Reale o Red King, Argentato, Rosso, Rosa e Keta. Comunque lo si scelga, il salmone selvaggio dell’Alaska è, in assoluto, il re delle fredde e incontaminate acque dell’oceano più grande del mondo. A renderlo speciale sono diverse peculiarità, prima fra tutte il fatto che, essendo un pesce che si muove continuamente attraverso fiumi e mari, si nutre esclusivamente di ciò che offre il suo territorio di caccia. Habitat e alimentazione, dunque, fanno sì che la sua carne muscolosa, oltre ad essere ricca di preziosi acidi polinsaturi, contenga altresì una limitata quantità di grassi e che il gusto risulti più naturale, con il classico sentore di mare.
La sostenibilità della pesca in Alaska è di straordinaria importanza, tanto che è stata introdotta nella Costituzione dello Stato nel 1959 che dispone che «il pescato deve essere sempre utilizzato e conservato in conformità con il principio dello sfruttamento sostenibile». Da qui la certificazione dei prodotti basata sul codice Fao.

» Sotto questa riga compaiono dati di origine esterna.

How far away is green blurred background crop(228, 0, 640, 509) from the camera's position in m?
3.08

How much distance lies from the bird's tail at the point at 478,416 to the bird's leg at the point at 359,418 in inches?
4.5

Il salmone selvaggio è disponibile fresco nei mesi in cui avviene la pesca (tra maggio e settembre/ottobre). Per i rimanenti mesi dell’anno lo si trova surgelato ma le tecniche utilizzate non penalizzano assolutamente né la qualità né il sapore. Chi assaggia il salmone selvaggio, fresco, surgelato o affumicato, si rende immediatamente conto della superiorità del prodotto. Il mercato ittico dell’Alaska non offre solo salmone selvaggio.
Altrettanto prelibati e “sostenibili” sono i molluschi e i crostacei, dal granchio reale alla granceola artica, dai gamberi, alle vongole, ai ricci di mare, alle ostriche ecc. E anche l’ottimo pesce bianco, come il pollock, il merluzzo del Pacifico, il carbonaro, l’halibut, la limanda e il pesce pietra. Tante varietà che hanno conquistato non solo i mercati di tutto il mondo ma anche gli chef stellati che utilizzano il pescato dell’Alaska sicuri di offrire il meglio alla loro clientela.
«La nostra industria - spiega
David McClellan (
nella foto), rappresentante marketing di Alaska Seafood per il Sud Europa - dipende dal mantenere un sistema di pesca sostenibile per il salmone in particolare ma anche per merluzzo, pollock d’Alaska e granchi. Abbiamo lavorato per sviluppare uno dei sistemi di gestione della pesca più efficienti e strutturati e oggi l’Alaska è leader mondiale nella pesca sostenibile. Tutto il pesce pescato in Alaska è selvaggio e questo è importante per il salmone perché in Europa la gran parte del salmone è di allevamento. Un salmone selvaggio è fondamentalmente diverso da un salmone di allevamento. Parliamo di un pesce che ha vissuto ed è sopravvissuto nell’oceano dai 2 ai 7 anni e si è nutrito solo di gamberi, calamari e aringhe selvaggi. La struttura e la consistenza della carne è decisamente differente quindi quando lavoriamo con gli affumicatori qui in Italia o chef in Spagna è molto importante discutere su come lavorare la carne di un salmone selvaggio. Ha un contenuto di grassi inferiore e un contenuto di Omega 3 molto superiore e soprattutto ha un sapore diverso. E se uno chef è abituato a lavorare con salmone allevato che spesso è eccessivamente grasso tende a cuocerlo più del necessario per toglierne i grassi in eccesso mentre con il salmone selvaggio non c’è bisogno di fare ciò. Per questo la gran parte della nostra comunicazione è rivolta ai professionisti per spiegar loro come lavorare al meglio con il salmone selvaggio e trarne il miglior vantaggio possibile in termini di sapore e texture di un vero salmone selvaggio».